KMA Insights Webinar Sept 2009 -- SharePoint the Sophomore Year
NZMA contract project summary
1. New Zealand Management Academy (NZMA) (April – September 2014)
Project Manager – SharePoint 2013 installation, design, build and migration
NZMA had an underutilised SharePoint 2007 platform. They wanted to develop this tool to
become the central repository for shared knowledge and information, while also being the
central portal to connect to other IT platforms (CRM, HRSS, IT helpdesk etc.). The decision
was made to upgrade to SP2013 using a greenfields approach.
I gathered and analysed their business requirements and provided them with a SharePoint
solution.
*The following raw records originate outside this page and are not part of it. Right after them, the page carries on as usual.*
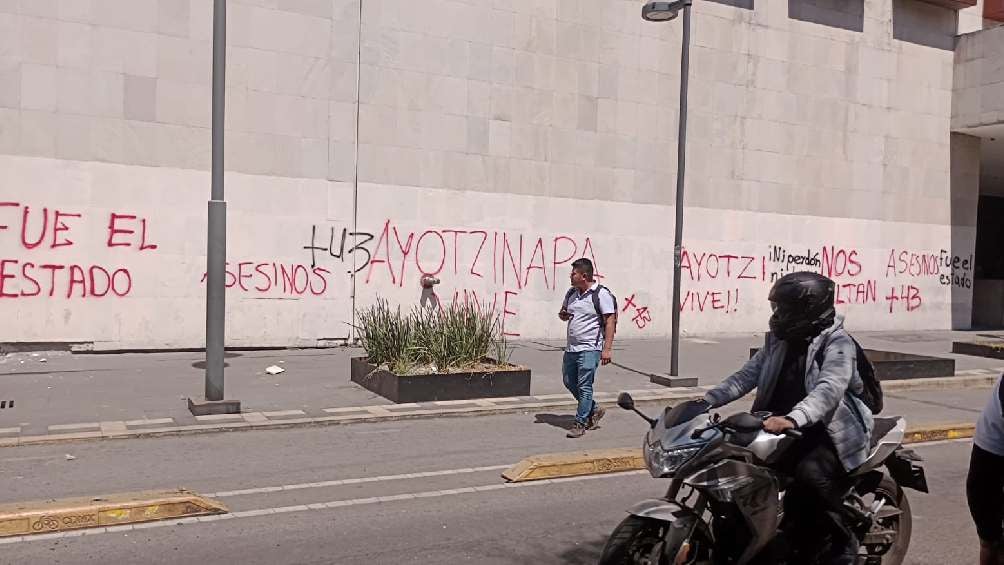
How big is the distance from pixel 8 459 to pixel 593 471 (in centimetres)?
506

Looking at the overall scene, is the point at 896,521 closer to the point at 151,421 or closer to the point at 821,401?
the point at 821,401

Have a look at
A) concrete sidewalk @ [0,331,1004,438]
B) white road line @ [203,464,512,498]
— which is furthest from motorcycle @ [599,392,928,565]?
concrete sidewalk @ [0,331,1004,438]

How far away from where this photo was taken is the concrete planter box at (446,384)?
32.4 feet

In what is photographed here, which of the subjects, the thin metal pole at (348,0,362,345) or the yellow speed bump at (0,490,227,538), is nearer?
the yellow speed bump at (0,490,227,538)

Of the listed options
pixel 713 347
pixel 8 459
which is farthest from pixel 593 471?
pixel 713 347

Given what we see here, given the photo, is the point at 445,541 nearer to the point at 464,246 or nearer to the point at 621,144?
the point at 464,246

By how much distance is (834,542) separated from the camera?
4168 mm

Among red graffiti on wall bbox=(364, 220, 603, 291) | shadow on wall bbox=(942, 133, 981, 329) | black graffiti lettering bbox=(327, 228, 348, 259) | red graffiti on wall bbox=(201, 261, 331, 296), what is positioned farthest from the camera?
shadow on wall bbox=(942, 133, 981, 329)

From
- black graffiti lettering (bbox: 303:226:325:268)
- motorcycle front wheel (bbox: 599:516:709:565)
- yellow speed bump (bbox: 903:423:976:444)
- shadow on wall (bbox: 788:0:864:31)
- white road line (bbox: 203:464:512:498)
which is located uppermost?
shadow on wall (bbox: 788:0:864:31)

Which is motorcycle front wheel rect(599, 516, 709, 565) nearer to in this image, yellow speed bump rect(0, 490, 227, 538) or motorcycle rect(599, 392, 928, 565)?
motorcycle rect(599, 392, 928, 565)

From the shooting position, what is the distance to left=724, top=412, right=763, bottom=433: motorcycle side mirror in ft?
12.7

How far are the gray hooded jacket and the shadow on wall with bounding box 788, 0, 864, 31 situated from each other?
17.9 meters

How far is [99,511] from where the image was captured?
5.55 meters

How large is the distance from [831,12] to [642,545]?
19962mm
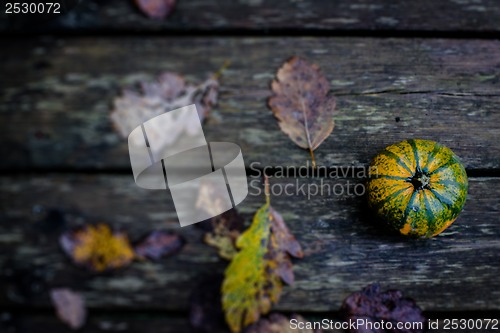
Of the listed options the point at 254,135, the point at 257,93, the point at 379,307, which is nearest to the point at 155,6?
the point at 257,93

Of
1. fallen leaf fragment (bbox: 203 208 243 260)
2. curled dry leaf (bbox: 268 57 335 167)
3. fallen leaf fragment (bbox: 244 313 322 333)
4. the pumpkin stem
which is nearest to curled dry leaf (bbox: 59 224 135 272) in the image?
fallen leaf fragment (bbox: 203 208 243 260)

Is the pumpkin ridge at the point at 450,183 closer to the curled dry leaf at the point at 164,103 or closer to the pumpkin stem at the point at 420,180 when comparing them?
the pumpkin stem at the point at 420,180

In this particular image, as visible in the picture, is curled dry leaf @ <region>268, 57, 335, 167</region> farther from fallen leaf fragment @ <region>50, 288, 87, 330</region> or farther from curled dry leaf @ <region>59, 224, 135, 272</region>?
fallen leaf fragment @ <region>50, 288, 87, 330</region>

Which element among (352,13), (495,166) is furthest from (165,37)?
(495,166)

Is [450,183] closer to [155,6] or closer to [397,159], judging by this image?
[397,159]

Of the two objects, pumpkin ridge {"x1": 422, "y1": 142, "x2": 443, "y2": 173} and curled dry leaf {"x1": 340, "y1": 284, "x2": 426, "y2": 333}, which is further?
curled dry leaf {"x1": 340, "y1": 284, "x2": 426, "y2": 333}

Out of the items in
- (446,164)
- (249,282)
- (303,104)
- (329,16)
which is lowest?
(249,282)

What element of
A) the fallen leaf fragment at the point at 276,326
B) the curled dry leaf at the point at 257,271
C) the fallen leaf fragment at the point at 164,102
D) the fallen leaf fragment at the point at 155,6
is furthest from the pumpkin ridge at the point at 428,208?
the fallen leaf fragment at the point at 155,6

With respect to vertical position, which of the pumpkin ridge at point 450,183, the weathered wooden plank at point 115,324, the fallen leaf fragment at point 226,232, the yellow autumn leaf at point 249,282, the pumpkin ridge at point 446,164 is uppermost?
the pumpkin ridge at point 446,164

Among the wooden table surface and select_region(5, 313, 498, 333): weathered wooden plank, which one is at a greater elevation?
the wooden table surface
Within 6 months I delivered the following:
Prepared and managed project costs
Established best practice at NZMA in the approach taken to the solution and
implementation
A new structured filing systemto easily find and store information (including a
function based navigation)
Useful homepage – company newsletter/blog, quick links (forms and templates),
FAQs, Calendars, Events, Staff phone lists and Staff noticeboard)
Department/Team sites
Training Centre – I created many useful user guides for both IT and end users,
encouraging the company to add to this to enable staff to help themselves.
Search Centre – with useful refinements
Trained staff – not only how to get the best out of SharePoint but also an
understanding of how to get the best out of an IT department.
Established governance rules
Liaison role. While working on these deliverables I was communicating with the
project sponsor, facilitating the steering group (content owners) and establishing a
quarterly review programme. Covering off both the PM and BA type functions made
me the complete solution for NZMA.
In addition to this there were several business process improvements made along the way.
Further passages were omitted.